- Set exercise a: Reproduce verbatim the portion of the listing that begins with the line containing "Given the image presented, what" and continues through the final line of the listing, both ends included.

- Text:

══════════════════════════════

But this was also the time when the Luttrell Psalter showed some men shooting shorter bows at the butts. A reasonable deduction from all this is that the Royal standard for military bows was the longbow, and that this standard brought about a shift in the English archery culture to almost total practice with the longbow in the second half of the fourteenth century. This change might explain in part the complaints of both Edward II and Edward III between 1315 and the 1340s that the Arrayers were dilatory, corrupt and sending feeble, poorly equipped archers to muster. While the Arrayers may have been both dilatory and corrupt, they may also have been sending archers equipped with shorter bows like those shown in the Luttrell Psalter and other illustrations; men who were competent enough with shorter bows, but who struggled with the longbows in use in the royal armies.

══════════════════════════════

- Set exercise b: Restate the passage on English longbows from the words "But this was" through the words "the royal armies.", substituting "recruiters" for every occurrence of "Arrayers".

- Data records:
══════════════════════════════

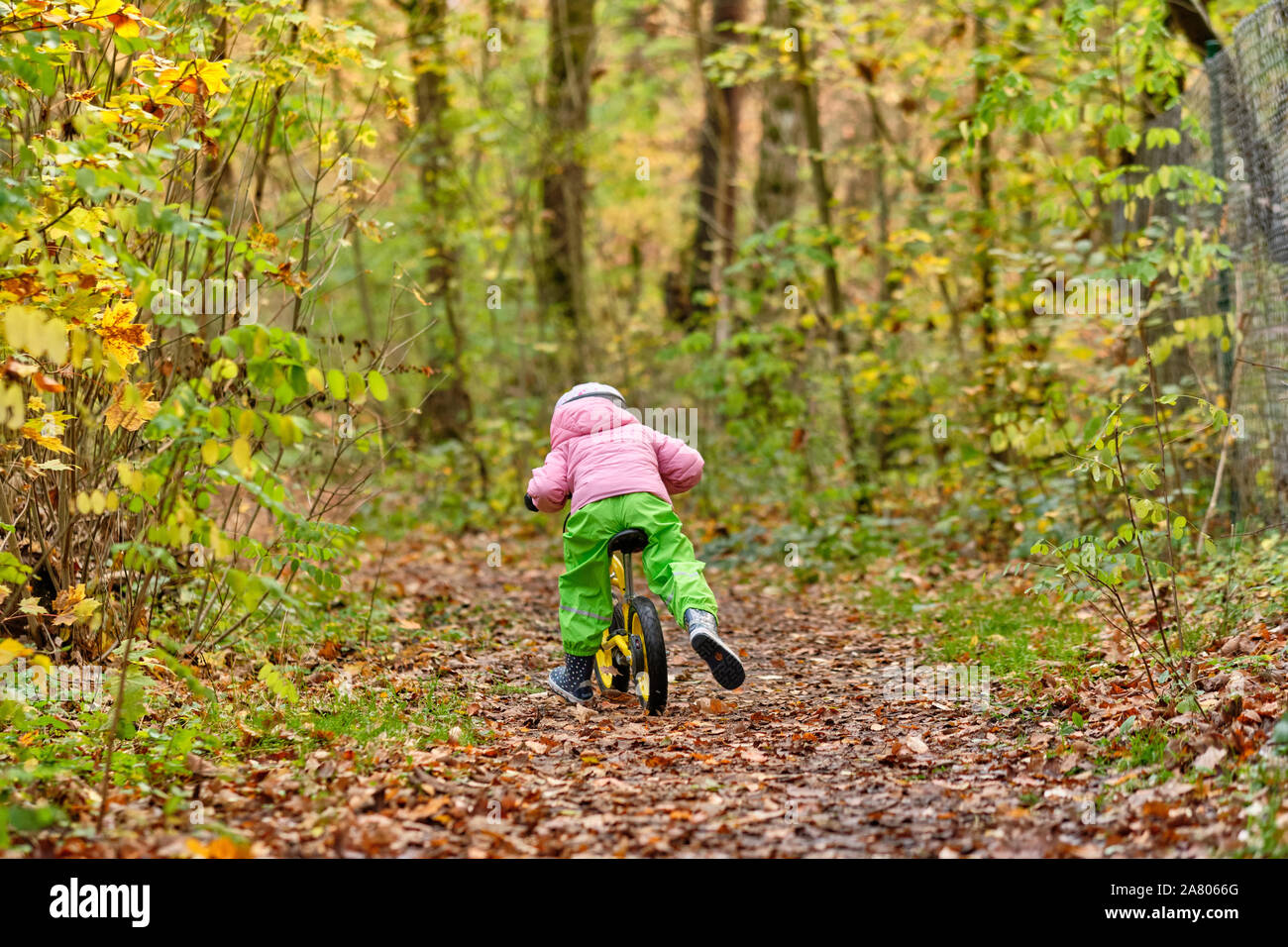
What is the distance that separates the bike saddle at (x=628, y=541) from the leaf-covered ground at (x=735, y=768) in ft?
2.70

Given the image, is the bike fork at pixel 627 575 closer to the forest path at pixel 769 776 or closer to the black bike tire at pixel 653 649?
the black bike tire at pixel 653 649

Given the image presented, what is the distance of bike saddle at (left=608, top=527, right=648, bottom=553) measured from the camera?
17.2 feet

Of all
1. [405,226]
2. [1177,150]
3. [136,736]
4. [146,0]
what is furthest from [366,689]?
[405,226]

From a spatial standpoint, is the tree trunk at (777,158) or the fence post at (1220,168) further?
the tree trunk at (777,158)

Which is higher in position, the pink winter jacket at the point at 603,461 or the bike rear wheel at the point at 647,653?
the pink winter jacket at the point at 603,461

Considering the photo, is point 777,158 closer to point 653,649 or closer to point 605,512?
point 605,512

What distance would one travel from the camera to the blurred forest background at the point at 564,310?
423 cm

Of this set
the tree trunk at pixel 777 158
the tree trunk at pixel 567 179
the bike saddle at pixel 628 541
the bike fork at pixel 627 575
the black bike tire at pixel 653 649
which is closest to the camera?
the black bike tire at pixel 653 649

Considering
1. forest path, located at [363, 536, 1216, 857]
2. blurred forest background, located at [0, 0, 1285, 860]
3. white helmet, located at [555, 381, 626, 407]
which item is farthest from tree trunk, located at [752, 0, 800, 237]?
white helmet, located at [555, 381, 626, 407]

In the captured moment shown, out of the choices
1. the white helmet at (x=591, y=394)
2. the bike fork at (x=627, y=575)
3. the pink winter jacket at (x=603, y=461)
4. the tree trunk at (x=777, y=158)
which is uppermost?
the tree trunk at (x=777, y=158)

══════════════════════════════

- Task answer a:
Given the image presented, what is the distance of bike saddle at (left=608, top=527, right=648, bottom=553) measured from the camera?
17.2 feet

Of all
1. [405,226]
2. [1177,150]
3. [136,736]
4. [146,0]
what is furthest from [366,689]?
[405,226]

From a spatial standpoint, is the tree trunk at (777,158) or the fence post at (1220,168) further?
the tree trunk at (777,158)

Which is higher in position, the pink winter jacket at the point at 603,461 or the bike rear wheel at the point at 647,653?
the pink winter jacket at the point at 603,461

Considering the photo, is point 777,158 closer to point 653,649 or closer to point 605,512?
point 605,512

What distance would one travel from the camera to the blurred forest background at the point at 564,310?
423 cm

Of this set
the tree trunk at pixel 777 158
the tree trunk at pixel 567 179
the bike saddle at pixel 628 541
the bike fork at pixel 627 575
the black bike tire at pixel 653 649
which is closest to the camera?
the black bike tire at pixel 653 649

Considering
1. forest path, located at [363, 536, 1216, 857]
2. blurred forest background, located at [0, 0, 1285, 860]
3. white helmet, located at [555, 381, 626, 407]
which item is farthest from tree trunk, located at [752, 0, 800, 237]?
white helmet, located at [555, 381, 626, 407]

In the captured moment shown, out of the choices
1. the white helmet at (x=591, y=394)
2. the bike fork at (x=627, y=575)
3. the pink winter jacket at (x=603, y=461)
4. the tree trunk at (x=777, y=158)
which is uppermost?
the tree trunk at (x=777, y=158)

- Task answer b:
But this was also the time when the Luttrell Psalter showed some men shooting shorter bows at the butts. A reasonable deduction from all this is that the Royal standard for military bows was the longbow, and that this standard brought about a shift in the English archery culture to almost total practice with the longbow in the second half of the fourteenth century. This change might explain in part the complaints of both Edward II and Edward III between 1315 and the 1340s that the recruiters were dilatory, corrupt and sending feeble, poorly equipped archers to muster. While the recruiters may have been both dilatory and corrupt, they may also have been sending archers equipped with shorter bows like those shown in the Luttrell Psalter and other illustrations; men who were competent enough with shorter bows, but who struggled with the longbows in use in the royal armies.